Farà in tempo Drogo a vederla, o dovrà andarsene prima? La porta della camera palpita con uno scricchiolio leggero. Forse è un soffio di vento, un semplice risucchio d’aria di queste inquiete notti di primavera. Forse invece è lei che è entrata, con passo silenzioso, e adesso sta avvicinandosi alla poltrona di Drogo. Facendosi forza, Giovanni raddrizza un po’ il busto, si assesta con una mano il colletto dell’uniforme, dà ancora uno sguardo fuori dalla finestra, una brevissima occhiata, per l’ultima sua porzione di stelle. Poi nel buio, benché nessuno lo veda, sorride».
 
Morte, luna, stelle, uomo: ogni cosa al suo posto nella ritrovata armonia del creato. Dopo tanto deserto (che è fatica, disillusione, solitudine), finalmente quello che Alda Merini chiama l’ombra del resurrexit, riscatto laico di chi ha finalmente compreso. La parabola della vita di Drogo è assolutamente laica; non ammicca mai Buzzati ad aperture ultime al Trascendente. Eppure il suo morire, così consapevole, così lucido, ci spinge ad una riflessione esistenziale profonda.
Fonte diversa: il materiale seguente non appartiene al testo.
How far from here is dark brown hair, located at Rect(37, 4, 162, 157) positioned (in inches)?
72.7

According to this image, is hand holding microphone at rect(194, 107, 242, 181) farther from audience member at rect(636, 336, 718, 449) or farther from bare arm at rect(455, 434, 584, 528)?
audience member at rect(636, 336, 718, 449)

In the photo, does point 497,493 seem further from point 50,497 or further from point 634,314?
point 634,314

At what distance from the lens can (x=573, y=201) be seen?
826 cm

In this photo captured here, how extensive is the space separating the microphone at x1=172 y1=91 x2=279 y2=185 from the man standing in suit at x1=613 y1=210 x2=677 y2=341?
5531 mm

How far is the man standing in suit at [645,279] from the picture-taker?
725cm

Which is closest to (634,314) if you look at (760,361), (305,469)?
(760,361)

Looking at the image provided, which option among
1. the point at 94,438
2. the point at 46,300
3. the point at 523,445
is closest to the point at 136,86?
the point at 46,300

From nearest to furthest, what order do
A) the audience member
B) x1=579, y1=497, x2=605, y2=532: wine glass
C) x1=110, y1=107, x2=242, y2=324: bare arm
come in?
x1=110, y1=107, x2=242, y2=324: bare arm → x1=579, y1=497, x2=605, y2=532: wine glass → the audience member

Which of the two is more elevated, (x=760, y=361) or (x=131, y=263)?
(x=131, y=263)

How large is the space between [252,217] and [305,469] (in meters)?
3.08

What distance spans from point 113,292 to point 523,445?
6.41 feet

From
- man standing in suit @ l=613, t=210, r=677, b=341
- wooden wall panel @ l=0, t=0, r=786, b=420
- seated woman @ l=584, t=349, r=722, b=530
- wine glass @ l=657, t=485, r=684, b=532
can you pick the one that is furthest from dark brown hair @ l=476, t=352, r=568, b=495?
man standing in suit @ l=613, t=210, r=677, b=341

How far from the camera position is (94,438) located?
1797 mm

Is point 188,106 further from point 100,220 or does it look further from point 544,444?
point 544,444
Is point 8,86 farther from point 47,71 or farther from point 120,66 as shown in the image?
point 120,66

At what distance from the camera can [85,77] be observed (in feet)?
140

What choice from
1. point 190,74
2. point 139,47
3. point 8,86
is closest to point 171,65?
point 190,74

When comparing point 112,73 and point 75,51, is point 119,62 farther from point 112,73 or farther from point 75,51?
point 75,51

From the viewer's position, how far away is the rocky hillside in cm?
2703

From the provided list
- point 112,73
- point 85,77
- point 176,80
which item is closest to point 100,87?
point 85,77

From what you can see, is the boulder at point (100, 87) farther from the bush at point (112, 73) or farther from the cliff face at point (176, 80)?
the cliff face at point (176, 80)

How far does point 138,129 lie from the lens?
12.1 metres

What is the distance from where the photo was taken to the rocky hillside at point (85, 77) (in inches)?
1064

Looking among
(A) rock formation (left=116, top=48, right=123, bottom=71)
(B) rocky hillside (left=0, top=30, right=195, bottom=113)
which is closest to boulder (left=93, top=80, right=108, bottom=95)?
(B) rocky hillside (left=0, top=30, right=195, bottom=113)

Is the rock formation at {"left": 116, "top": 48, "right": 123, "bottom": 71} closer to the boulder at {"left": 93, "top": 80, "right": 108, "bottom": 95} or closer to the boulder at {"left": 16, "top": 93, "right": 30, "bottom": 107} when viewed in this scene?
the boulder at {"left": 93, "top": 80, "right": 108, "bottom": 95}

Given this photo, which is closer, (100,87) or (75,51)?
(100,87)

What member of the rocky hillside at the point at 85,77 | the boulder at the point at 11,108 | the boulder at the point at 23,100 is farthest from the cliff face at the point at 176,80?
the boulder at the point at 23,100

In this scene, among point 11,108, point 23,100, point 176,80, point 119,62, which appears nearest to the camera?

L’eroe per lui è l’uomo ferito, deluso, dominato dagli eventi che è riuscito a cogliere l’attimo, quell’occasione solo sua di essere uomo. E’ colui che, pur consapevole della pochezza del suo vivere, sa che questo gli era richiesto, e di ciò ha imparato a gioire. E’ colui che riesce a parlare di sé attraverso la morte, e poco importa che sia la morte più banale e anti-eroica  per eccellenza: è la sua, fa parte della sua vita, e chiede di esservi integrata. Accettare il limite della propria mortalità significa accettare che si è nel mondo non solo per cambiare le cose, ma anche per essere cambiati.

Giungere “vivi” alla propria morte, ovvero presenti a sé stessi, capaci di apertura agli eventi, rendere essa stessa parola vissuta, è ciò che in molti auspichiamo. Forse è questo desiderio a guidare anche le scelte definitive di quei fratelli che non possono parlare altrimenti che col proprio morire: penso a chi, condannato già da vivo alla morte del silenzio, dell’immobilismo, dell’oblio, non vede altra via che questa per alzare il suo grido.

Forse, per chi non riesce con le sue sole forze lungamente provate a trovare un qualche motivo di speranza, è la morte stessa a divenire speranza… E noi rimaniamo lì, senza parole, capaci solo di stringere una mano, quasi a con-dividere (pur sapendo quanto sia impossibile), a com-patire, ad accogliere; sperando che la nostra speranza di “sani” possa bastare a tutti e due… certi comunque, certi sempre, di una sola cosa: che qualcuno c’è che può capire, condividere, comprendere davvero, e non farà ,Lui, mancare il conforto del suo abbraccio.